SCondeck-to answer your question, we separated after 23 years because husband was fed up, I guess. I've been the first to admit that I wasn't the easiest person to live with. I've suffered from depression and ADD all of my adult life and I think it finally just took a toll, understandably. At times I've found it hard to live with myself. He began checking out of the marriage around 2009 right about the time he became involved in the whole FB phenomena (sp?).

There is no formal separation agreement, not sure what that has to do with it. And just to clarify, I'm not necessarily angry with him, more hurt I guess. I knew this day would come, just didn't expect to feel like I do. It's one thing to be told that your husband (STBXH) is seeing someone else, but to see it in color on the internet is something different.
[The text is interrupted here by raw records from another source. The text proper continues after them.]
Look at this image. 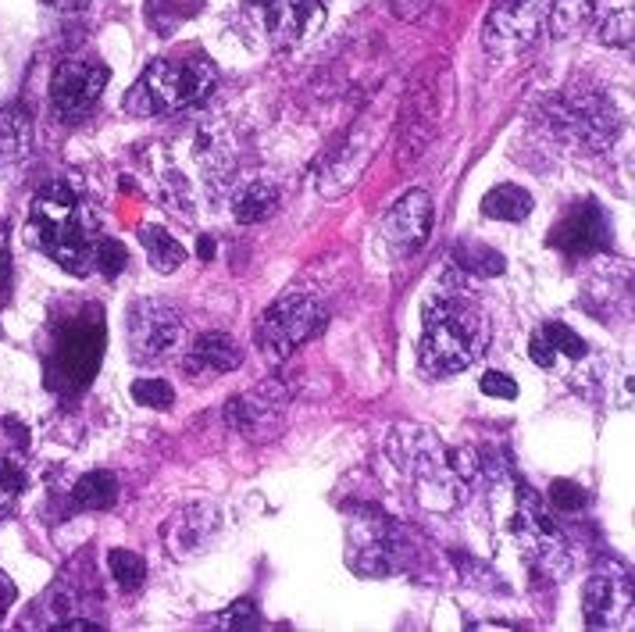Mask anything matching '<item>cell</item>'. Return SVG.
Returning a JSON list of instances; mask_svg holds the SVG:
<instances>
[{
  "label": "cell",
  "mask_w": 635,
  "mask_h": 632,
  "mask_svg": "<svg viewBox=\"0 0 635 632\" xmlns=\"http://www.w3.org/2000/svg\"><path fill=\"white\" fill-rule=\"evenodd\" d=\"M108 86V68L90 62H62L54 68L51 83V105L62 122H79L90 115Z\"/></svg>",
  "instance_id": "obj_12"
},
{
  "label": "cell",
  "mask_w": 635,
  "mask_h": 632,
  "mask_svg": "<svg viewBox=\"0 0 635 632\" xmlns=\"http://www.w3.org/2000/svg\"><path fill=\"white\" fill-rule=\"evenodd\" d=\"M29 229L43 254L54 264H62L72 275H90L97 243H100V222L90 197L83 194L79 183L57 179L47 183L33 197L29 211Z\"/></svg>",
  "instance_id": "obj_1"
},
{
  "label": "cell",
  "mask_w": 635,
  "mask_h": 632,
  "mask_svg": "<svg viewBox=\"0 0 635 632\" xmlns=\"http://www.w3.org/2000/svg\"><path fill=\"white\" fill-rule=\"evenodd\" d=\"M550 247L565 254H603L611 247V218L596 200H579L550 232Z\"/></svg>",
  "instance_id": "obj_16"
},
{
  "label": "cell",
  "mask_w": 635,
  "mask_h": 632,
  "mask_svg": "<svg viewBox=\"0 0 635 632\" xmlns=\"http://www.w3.org/2000/svg\"><path fill=\"white\" fill-rule=\"evenodd\" d=\"M325 329V307L307 293H283L258 326V347L269 361H286Z\"/></svg>",
  "instance_id": "obj_6"
},
{
  "label": "cell",
  "mask_w": 635,
  "mask_h": 632,
  "mask_svg": "<svg viewBox=\"0 0 635 632\" xmlns=\"http://www.w3.org/2000/svg\"><path fill=\"white\" fill-rule=\"evenodd\" d=\"M453 264L457 269H464L468 275H482V279L504 272V258H500L493 247H482V243H457Z\"/></svg>",
  "instance_id": "obj_27"
},
{
  "label": "cell",
  "mask_w": 635,
  "mask_h": 632,
  "mask_svg": "<svg viewBox=\"0 0 635 632\" xmlns=\"http://www.w3.org/2000/svg\"><path fill=\"white\" fill-rule=\"evenodd\" d=\"M511 533L518 536V543L525 547V554L532 557V562H539L543 568L557 571V576L571 571V554H568L565 533H560L554 514L546 511V504L539 501V493L528 490L525 482L518 487V501H514Z\"/></svg>",
  "instance_id": "obj_8"
},
{
  "label": "cell",
  "mask_w": 635,
  "mask_h": 632,
  "mask_svg": "<svg viewBox=\"0 0 635 632\" xmlns=\"http://www.w3.org/2000/svg\"><path fill=\"white\" fill-rule=\"evenodd\" d=\"M539 336L546 344H550V350L557 358H568V361H582L585 358V340L574 329H568L565 322H546V326L539 329Z\"/></svg>",
  "instance_id": "obj_29"
},
{
  "label": "cell",
  "mask_w": 635,
  "mask_h": 632,
  "mask_svg": "<svg viewBox=\"0 0 635 632\" xmlns=\"http://www.w3.org/2000/svg\"><path fill=\"white\" fill-rule=\"evenodd\" d=\"M479 386L485 396H496V401H514V396H518V382H514L507 372H496V369L485 372Z\"/></svg>",
  "instance_id": "obj_36"
},
{
  "label": "cell",
  "mask_w": 635,
  "mask_h": 632,
  "mask_svg": "<svg viewBox=\"0 0 635 632\" xmlns=\"http://www.w3.org/2000/svg\"><path fill=\"white\" fill-rule=\"evenodd\" d=\"M275 208H278V189L272 183H250L232 197V215L247 226L272 218Z\"/></svg>",
  "instance_id": "obj_24"
},
{
  "label": "cell",
  "mask_w": 635,
  "mask_h": 632,
  "mask_svg": "<svg viewBox=\"0 0 635 632\" xmlns=\"http://www.w3.org/2000/svg\"><path fill=\"white\" fill-rule=\"evenodd\" d=\"M321 22H325L321 0H269L264 4V25H269L272 43H278V47L315 36Z\"/></svg>",
  "instance_id": "obj_18"
},
{
  "label": "cell",
  "mask_w": 635,
  "mask_h": 632,
  "mask_svg": "<svg viewBox=\"0 0 635 632\" xmlns=\"http://www.w3.org/2000/svg\"><path fill=\"white\" fill-rule=\"evenodd\" d=\"M100 358H105V318H100L97 307H90V312H83L57 329L54 372L68 390H83L94 382Z\"/></svg>",
  "instance_id": "obj_7"
},
{
  "label": "cell",
  "mask_w": 635,
  "mask_h": 632,
  "mask_svg": "<svg viewBox=\"0 0 635 632\" xmlns=\"http://www.w3.org/2000/svg\"><path fill=\"white\" fill-rule=\"evenodd\" d=\"M543 115L557 140L582 146V151H607L617 137V129H622V119H617L611 100L585 90L550 97Z\"/></svg>",
  "instance_id": "obj_5"
},
{
  "label": "cell",
  "mask_w": 635,
  "mask_h": 632,
  "mask_svg": "<svg viewBox=\"0 0 635 632\" xmlns=\"http://www.w3.org/2000/svg\"><path fill=\"white\" fill-rule=\"evenodd\" d=\"M428 232H433V197H428L425 189H410V194H404L386 211V218H382V240L401 258L418 254L428 240Z\"/></svg>",
  "instance_id": "obj_15"
},
{
  "label": "cell",
  "mask_w": 635,
  "mask_h": 632,
  "mask_svg": "<svg viewBox=\"0 0 635 632\" xmlns=\"http://www.w3.org/2000/svg\"><path fill=\"white\" fill-rule=\"evenodd\" d=\"M218 525H221V519H218L215 508L189 504L183 511H175L172 519L161 525V536H165V547L186 562V557H194V554H200L204 547H208V543L215 540V533H218Z\"/></svg>",
  "instance_id": "obj_17"
},
{
  "label": "cell",
  "mask_w": 635,
  "mask_h": 632,
  "mask_svg": "<svg viewBox=\"0 0 635 632\" xmlns=\"http://www.w3.org/2000/svg\"><path fill=\"white\" fill-rule=\"evenodd\" d=\"M368 157H372V140H361V137H350L343 143V151L336 154V161L329 168L321 172V194L325 197H339L347 194V189L361 179V172L368 165Z\"/></svg>",
  "instance_id": "obj_20"
},
{
  "label": "cell",
  "mask_w": 635,
  "mask_h": 632,
  "mask_svg": "<svg viewBox=\"0 0 635 632\" xmlns=\"http://www.w3.org/2000/svg\"><path fill=\"white\" fill-rule=\"evenodd\" d=\"M600 40L607 43V47L632 51V8H625V11H614L611 19L600 25Z\"/></svg>",
  "instance_id": "obj_33"
},
{
  "label": "cell",
  "mask_w": 635,
  "mask_h": 632,
  "mask_svg": "<svg viewBox=\"0 0 635 632\" xmlns=\"http://www.w3.org/2000/svg\"><path fill=\"white\" fill-rule=\"evenodd\" d=\"M218 72L204 54L157 57L143 72L140 86L132 90L129 105H140V115H165L204 105L215 94Z\"/></svg>",
  "instance_id": "obj_4"
},
{
  "label": "cell",
  "mask_w": 635,
  "mask_h": 632,
  "mask_svg": "<svg viewBox=\"0 0 635 632\" xmlns=\"http://www.w3.org/2000/svg\"><path fill=\"white\" fill-rule=\"evenodd\" d=\"M390 458L415 487L418 504L428 511H450L471 487V472L453 458L433 433L421 429H396L390 436Z\"/></svg>",
  "instance_id": "obj_3"
},
{
  "label": "cell",
  "mask_w": 635,
  "mask_h": 632,
  "mask_svg": "<svg viewBox=\"0 0 635 632\" xmlns=\"http://www.w3.org/2000/svg\"><path fill=\"white\" fill-rule=\"evenodd\" d=\"M550 0H500L485 22V43L496 54H514L536 40L539 25H546Z\"/></svg>",
  "instance_id": "obj_13"
},
{
  "label": "cell",
  "mask_w": 635,
  "mask_h": 632,
  "mask_svg": "<svg viewBox=\"0 0 635 632\" xmlns=\"http://www.w3.org/2000/svg\"><path fill=\"white\" fill-rule=\"evenodd\" d=\"M33 146V126L22 108H0V168L19 165Z\"/></svg>",
  "instance_id": "obj_21"
},
{
  "label": "cell",
  "mask_w": 635,
  "mask_h": 632,
  "mask_svg": "<svg viewBox=\"0 0 635 632\" xmlns=\"http://www.w3.org/2000/svg\"><path fill=\"white\" fill-rule=\"evenodd\" d=\"M593 14H596V0H550L546 22H550V33L557 40H565V36H579L582 29L593 22Z\"/></svg>",
  "instance_id": "obj_25"
},
{
  "label": "cell",
  "mask_w": 635,
  "mask_h": 632,
  "mask_svg": "<svg viewBox=\"0 0 635 632\" xmlns=\"http://www.w3.org/2000/svg\"><path fill=\"white\" fill-rule=\"evenodd\" d=\"M29 487V476L25 468L11 458V454L0 450V514H4L14 501H19V493Z\"/></svg>",
  "instance_id": "obj_30"
},
{
  "label": "cell",
  "mask_w": 635,
  "mask_h": 632,
  "mask_svg": "<svg viewBox=\"0 0 635 632\" xmlns=\"http://www.w3.org/2000/svg\"><path fill=\"white\" fill-rule=\"evenodd\" d=\"M350 554H358L353 568L364 576H390L407 562V540L390 519L368 514L364 522L350 525Z\"/></svg>",
  "instance_id": "obj_11"
},
{
  "label": "cell",
  "mask_w": 635,
  "mask_h": 632,
  "mask_svg": "<svg viewBox=\"0 0 635 632\" xmlns=\"http://www.w3.org/2000/svg\"><path fill=\"white\" fill-rule=\"evenodd\" d=\"M140 243H143L146 258H151V264L161 275L175 272L186 261V247L175 237H168V229H161V226H143L140 229Z\"/></svg>",
  "instance_id": "obj_23"
},
{
  "label": "cell",
  "mask_w": 635,
  "mask_h": 632,
  "mask_svg": "<svg viewBox=\"0 0 635 632\" xmlns=\"http://www.w3.org/2000/svg\"><path fill=\"white\" fill-rule=\"evenodd\" d=\"M125 336H129L132 358L154 361L161 355H168V350L183 340V315L175 312L168 301L143 297V301H136L129 307Z\"/></svg>",
  "instance_id": "obj_10"
},
{
  "label": "cell",
  "mask_w": 635,
  "mask_h": 632,
  "mask_svg": "<svg viewBox=\"0 0 635 632\" xmlns=\"http://www.w3.org/2000/svg\"><path fill=\"white\" fill-rule=\"evenodd\" d=\"M243 364V350L236 347L232 336L226 333H208L186 350L183 358V375L189 382H211L218 375H229Z\"/></svg>",
  "instance_id": "obj_19"
},
{
  "label": "cell",
  "mask_w": 635,
  "mask_h": 632,
  "mask_svg": "<svg viewBox=\"0 0 635 632\" xmlns=\"http://www.w3.org/2000/svg\"><path fill=\"white\" fill-rule=\"evenodd\" d=\"M132 401L140 407H154V411H168L175 404V390L165 379H136L132 382Z\"/></svg>",
  "instance_id": "obj_31"
},
{
  "label": "cell",
  "mask_w": 635,
  "mask_h": 632,
  "mask_svg": "<svg viewBox=\"0 0 635 632\" xmlns=\"http://www.w3.org/2000/svg\"><path fill=\"white\" fill-rule=\"evenodd\" d=\"M550 504L565 514H574V511H585L589 504V493L579 487V482H568V479H557L550 487Z\"/></svg>",
  "instance_id": "obj_34"
},
{
  "label": "cell",
  "mask_w": 635,
  "mask_h": 632,
  "mask_svg": "<svg viewBox=\"0 0 635 632\" xmlns=\"http://www.w3.org/2000/svg\"><path fill=\"white\" fill-rule=\"evenodd\" d=\"M94 269H100L108 279L122 275V269H125V247L118 243V240H100V243H97Z\"/></svg>",
  "instance_id": "obj_35"
},
{
  "label": "cell",
  "mask_w": 635,
  "mask_h": 632,
  "mask_svg": "<svg viewBox=\"0 0 635 632\" xmlns=\"http://www.w3.org/2000/svg\"><path fill=\"white\" fill-rule=\"evenodd\" d=\"M582 614L589 629H628L632 625V579L628 571H596L582 590Z\"/></svg>",
  "instance_id": "obj_14"
},
{
  "label": "cell",
  "mask_w": 635,
  "mask_h": 632,
  "mask_svg": "<svg viewBox=\"0 0 635 632\" xmlns=\"http://www.w3.org/2000/svg\"><path fill=\"white\" fill-rule=\"evenodd\" d=\"M200 258H204V261H211V258H215V240H208V237L200 240Z\"/></svg>",
  "instance_id": "obj_39"
},
{
  "label": "cell",
  "mask_w": 635,
  "mask_h": 632,
  "mask_svg": "<svg viewBox=\"0 0 635 632\" xmlns=\"http://www.w3.org/2000/svg\"><path fill=\"white\" fill-rule=\"evenodd\" d=\"M490 347V318L464 290H439L421 312L418 364L428 379L461 375Z\"/></svg>",
  "instance_id": "obj_2"
},
{
  "label": "cell",
  "mask_w": 635,
  "mask_h": 632,
  "mask_svg": "<svg viewBox=\"0 0 635 632\" xmlns=\"http://www.w3.org/2000/svg\"><path fill=\"white\" fill-rule=\"evenodd\" d=\"M108 568H111V579L114 586L122 593H132V590H140L143 579H146V562L140 554H132V551H111L108 554Z\"/></svg>",
  "instance_id": "obj_28"
},
{
  "label": "cell",
  "mask_w": 635,
  "mask_h": 632,
  "mask_svg": "<svg viewBox=\"0 0 635 632\" xmlns=\"http://www.w3.org/2000/svg\"><path fill=\"white\" fill-rule=\"evenodd\" d=\"M218 625L229 629V632H247V629H258L261 625V611L250 597L232 600V604L218 614Z\"/></svg>",
  "instance_id": "obj_32"
},
{
  "label": "cell",
  "mask_w": 635,
  "mask_h": 632,
  "mask_svg": "<svg viewBox=\"0 0 635 632\" xmlns=\"http://www.w3.org/2000/svg\"><path fill=\"white\" fill-rule=\"evenodd\" d=\"M11 600H14V586H11V579L4 576V571H0V614L11 608Z\"/></svg>",
  "instance_id": "obj_38"
},
{
  "label": "cell",
  "mask_w": 635,
  "mask_h": 632,
  "mask_svg": "<svg viewBox=\"0 0 635 632\" xmlns=\"http://www.w3.org/2000/svg\"><path fill=\"white\" fill-rule=\"evenodd\" d=\"M482 215L496 218V222H525L532 215V194L514 183L493 186L490 194L482 197Z\"/></svg>",
  "instance_id": "obj_22"
},
{
  "label": "cell",
  "mask_w": 635,
  "mask_h": 632,
  "mask_svg": "<svg viewBox=\"0 0 635 632\" xmlns=\"http://www.w3.org/2000/svg\"><path fill=\"white\" fill-rule=\"evenodd\" d=\"M8 283H11V254H8V232H4V222H0V297L8 293Z\"/></svg>",
  "instance_id": "obj_37"
},
{
  "label": "cell",
  "mask_w": 635,
  "mask_h": 632,
  "mask_svg": "<svg viewBox=\"0 0 635 632\" xmlns=\"http://www.w3.org/2000/svg\"><path fill=\"white\" fill-rule=\"evenodd\" d=\"M51 4H57V8H68V11H72V8H83L86 0H51Z\"/></svg>",
  "instance_id": "obj_40"
},
{
  "label": "cell",
  "mask_w": 635,
  "mask_h": 632,
  "mask_svg": "<svg viewBox=\"0 0 635 632\" xmlns=\"http://www.w3.org/2000/svg\"><path fill=\"white\" fill-rule=\"evenodd\" d=\"M289 404V390L283 382H261V386L236 393L226 404V422L236 433L247 436L250 444H269L278 433H283V415Z\"/></svg>",
  "instance_id": "obj_9"
},
{
  "label": "cell",
  "mask_w": 635,
  "mask_h": 632,
  "mask_svg": "<svg viewBox=\"0 0 635 632\" xmlns=\"http://www.w3.org/2000/svg\"><path fill=\"white\" fill-rule=\"evenodd\" d=\"M72 497H76V504L86 511H108L118 501V479L111 472H86L76 482Z\"/></svg>",
  "instance_id": "obj_26"
}]
</instances>
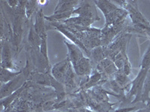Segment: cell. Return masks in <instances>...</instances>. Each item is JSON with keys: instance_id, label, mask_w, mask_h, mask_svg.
<instances>
[{"instance_id": "obj_1", "label": "cell", "mask_w": 150, "mask_h": 112, "mask_svg": "<svg viewBox=\"0 0 150 112\" xmlns=\"http://www.w3.org/2000/svg\"><path fill=\"white\" fill-rule=\"evenodd\" d=\"M31 73H32V70L27 66H26L23 70L22 73L19 75L18 76L8 83L1 84V90H0L1 99L9 97L12 93L22 88L23 85L29 80Z\"/></svg>"}, {"instance_id": "obj_2", "label": "cell", "mask_w": 150, "mask_h": 112, "mask_svg": "<svg viewBox=\"0 0 150 112\" xmlns=\"http://www.w3.org/2000/svg\"><path fill=\"white\" fill-rule=\"evenodd\" d=\"M148 71L149 70L140 69L138 75L135 77L134 79L131 81L130 83L129 90L125 94V99L124 101L125 103L129 102L133 97H134V98L131 104L134 105V104L138 103V102H141V95L143 83H144Z\"/></svg>"}, {"instance_id": "obj_3", "label": "cell", "mask_w": 150, "mask_h": 112, "mask_svg": "<svg viewBox=\"0 0 150 112\" xmlns=\"http://www.w3.org/2000/svg\"><path fill=\"white\" fill-rule=\"evenodd\" d=\"M73 14L92 19L96 22L100 20V17L98 14L97 7L94 1H81L80 6L73 11Z\"/></svg>"}, {"instance_id": "obj_4", "label": "cell", "mask_w": 150, "mask_h": 112, "mask_svg": "<svg viewBox=\"0 0 150 112\" xmlns=\"http://www.w3.org/2000/svg\"><path fill=\"white\" fill-rule=\"evenodd\" d=\"M95 69L98 70L103 76L106 80H110L113 78L114 75L118 71L117 67L115 65L114 62L110 58H105L98 64Z\"/></svg>"}, {"instance_id": "obj_5", "label": "cell", "mask_w": 150, "mask_h": 112, "mask_svg": "<svg viewBox=\"0 0 150 112\" xmlns=\"http://www.w3.org/2000/svg\"><path fill=\"white\" fill-rule=\"evenodd\" d=\"M72 66L69 58L67 57L65 59L62 61L61 62L56 64L53 66H52L51 74L56 80L59 82L63 84L64 79L68 73V70Z\"/></svg>"}, {"instance_id": "obj_6", "label": "cell", "mask_w": 150, "mask_h": 112, "mask_svg": "<svg viewBox=\"0 0 150 112\" xmlns=\"http://www.w3.org/2000/svg\"><path fill=\"white\" fill-rule=\"evenodd\" d=\"M45 15L44 14L42 8H39L35 14L34 27L37 34L39 35L41 40L47 39V25L45 22Z\"/></svg>"}, {"instance_id": "obj_7", "label": "cell", "mask_w": 150, "mask_h": 112, "mask_svg": "<svg viewBox=\"0 0 150 112\" xmlns=\"http://www.w3.org/2000/svg\"><path fill=\"white\" fill-rule=\"evenodd\" d=\"M73 69L77 76H89L93 70V65L90 58L88 57H83L73 66Z\"/></svg>"}, {"instance_id": "obj_8", "label": "cell", "mask_w": 150, "mask_h": 112, "mask_svg": "<svg viewBox=\"0 0 150 112\" xmlns=\"http://www.w3.org/2000/svg\"><path fill=\"white\" fill-rule=\"evenodd\" d=\"M64 43L68 48L67 57L70 60L72 66H74L80 60H81L84 57L83 50L74 43H70L65 41H64Z\"/></svg>"}, {"instance_id": "obj_9", "label": "cell", "mask_w": 150, "mask_h": 112, "mask_svg": "<svg viewBox=\"0 0 150 112\" xmlns=\"http://www.w3.org/2000/svg\"><path fill=\"white\" fill-rule=\"evenodd\" d=\"M81 1H69V0H61L59 1L58 4L56 5L53 14H62V13H66V12L74 11L76 8L80 6Z\"/></svg>"}, {"instance_id": "obj_10", "label": "cell", "mask_w": 150, "mask_h": 112, "mask_svg": "<svg viewBox=\"0 0 150 112\" xmlns=\"http://www.w3.org/2000/svg\"><path fill=\"white\" fill-rule=\"evenodd\" d=\"M28 42L29 46L33 49H37L40 51V46L41 43V38L37 34L34 27V22L33 18L30 19V23H29V31L28 34Z\"/></svg>"}, {"instance_id": "obj_11", "label": "cell", "mask_w": 150, "mask_h": 112, "mask_svg": "<svg viewBox=\"0 0 150 112\" xmlns=\"http://www.w3.org/2000/svg\"><path fill=\"white\" fill-rule=\"evenodd\" d=\"M89 58H90L93 66L94 65L96 66L101 61L107 58V55H106L104 46H98V47L92 49L90 51Z\"/></svg>"}, {"instance_id": "obj_12", "label": "cell", "mask_w": 150, "mask_h": 112, "mask_svg": "<svg viewBox=\"0 0 150 112\" xmlns=\"http://www.w3.org/2000/svg\"><path fill=\"white\" fill-rule=\"evenodd\" d=\"M96 21L94 20H92V19L77 16V17H71V18L68 19L67 20L61 22H64L65 24H74V25H77L79 26H82V27L89 28Z\"/></svg>"}, {"instance_id": "obj_13", "label": "cell", "mask_w": 150, "mask_h": 112, "mask_svg": "<svg viewBox=\"0 0 150 112\" xmlns=\"http://www.w3.org/2000/svg\"><path fill=\"white\" fill-rule=\"evenodd\" d=\"M23 70L21 71H14L8 69L1 67V73H0V81L1 84H5L11 82V80L15 78L16 77L18 76L19 75L22 73Z\"/></svg>"}, {"instance_id": "obj_14", "label": "cell", "mask_w": 150, "mask_h": 112, "mask_svg": "<svg viewBox=\"0 0 150 112\" xmlns=\"http://www.w3.org/2000/svg\"><path fill=\"white\" fill-rule=\"evenodd\" d=\"M150 93V70H149L148 73L146 76L145 81L143 83V90H142L141 95V102L144 104H146L150 100L149 97Z\"/></svg>"}, {"instance_id": "obj_15", "label": "cell", "mask_w": 150, "mask_h": 112, "mask_svg": "<svg viewBox=\"0 0 150 112\" xmlns=\"http://www.w3.org/2000/svg\"><path fill=\"white\" fill-rule=\"evenodd\" d=\"M38 1L32 0V1H26V6H25V10H26V17L28 20L33 18V15L35 14L38 8Z\"/></svg>"}, {"instance_id": "obj_16", "label": "cell", "mask_w": 150, "mask_h": 112, "mask_svg": "<svg viewBox=\"0 0 150 112\" xmlns=\"http://www.w3.org/2000/svg\"><path fill=\"white\" fill-rule=\"evenodd\" d=\"M140 69L149 70H150V44L149 45L148 49L143 55L140 63Z\"/></svg>"}, {"instance_id": "obj_17", "label": "cell", "mask_w": 150, "mask_h": 112, "mask_svg": "<svg viewBox=\"0 0 150 112\" xmlns=\"http://www.w3.org/2000/svg\"><path fill=\"white\" fill-rule=\"evenodd\" d=\"M145 105L146 104L142 103L139 106H137V105H135V106H123L122 108H120L115 110L114 112H135L138 109L144 107Z\"/></svg>"}, {"instance_id": "obj_18", "label": "cell", "mask_w": 150, "mask_h": 112, "mask_svg": "<svg viewBox=\"0 0 150 112\" xmlns=\"http://www.w3.org/2000/svg\"><path fill=\"white\" fill-rule=\"evenodd\" d=\"M40 52L47 61H49L47 55V39L41 40V46H40Z\"/></svg>"}, {"instance_id": "obj_19", "label": "cell", "mask_w": 150, "mask_h": 112, "mask_svg": "<svg viewBox=\"0 0 150 112\" xmlns=\"http://www.w3.org/2000/svg\"><path fill=\"white\" fill-rule=\"evenodd\" d=\"M6 2L11 8H15L19 5L20 1H18V0H8V1H6Z\"/></svg>"}, {"instance_id": "obj_20", "label": "cell", "mask_w": 150, "mask_h": 112, "mask_svg": "<svg viewBox=\"0 0 150 112\" xmlns=\"http://www.w3.org/2000/svg\"><path fill=\"white\" fill-rule=\"evenodd\" d=\"M3 112H17V111L15 109V108H14L12 105H11L9 107L7 108L4 109Z\"/></svg>"}, {"instance_id": "obj_21", "label": "cell", "mask_w": 150, "mask_h": 112, "mask_svg": "<svg viewBox=\"0 0 150 112\" xmlns=\"http://www.w3.org/2000/svg\"><path fill=\"white\" fill-rule=\"evenodd\" d=\"M38 5L42 6V5H45L49 2H48V1H46V0H43V1H41V0H40V1H38Z\"/></svg>"}]
</instances>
To think that that used to be me in those pictures hurts like h&**. Or he's doing things with her that we never used to do. Its just gut wrenching to be honest.

I guess my base question to everyone was/is, when you found out your ex-spouse was in a relationship with another, did the whole mourning process start over again? I'm feeling the depression and anxiety creep up again after months of feeling really good mentally. I don't know that I can go through the whole process again.

Thanks to all who have responded.


----------



## justabovewater (Jun 26, 2011)

SlowlyGettingWiser said:


> I couldn't have cared less that my STBXH started seeing someone within 7-8 WEEKS of me leaving him. As long as he's making HER life miserable and not MINE, it's FINE with me.
> 
> Justabovewater: YOU went LOOKING on her FB page; you can hardly blame HER because she USED to block you. If you don't want to know what she's posting, QUIT looking at her FB! It's just going to bring you pain. She does actually have the RIGHT to post any pix she wants and, conversely, YOU have the right NOT TO LOOK.
> 
> ...


SGW - you are right, I went looking and found what I didn't want to find. I was wrong in snooping.

After talking with STBXH who said he knew nothing of the pictures being on FB and that she's not his GF (which I do not believe), I've sworn off going that route anymore. I'm just hurting myself. 

I guess it all boils down to (probably for all of us here) that I'm still shocked that I find myself in this situation after so many years together (almost 30). The couple that everyone thought would make it to the end. Well, I guess this is the end. Death would just be so much easier to cope with.


----------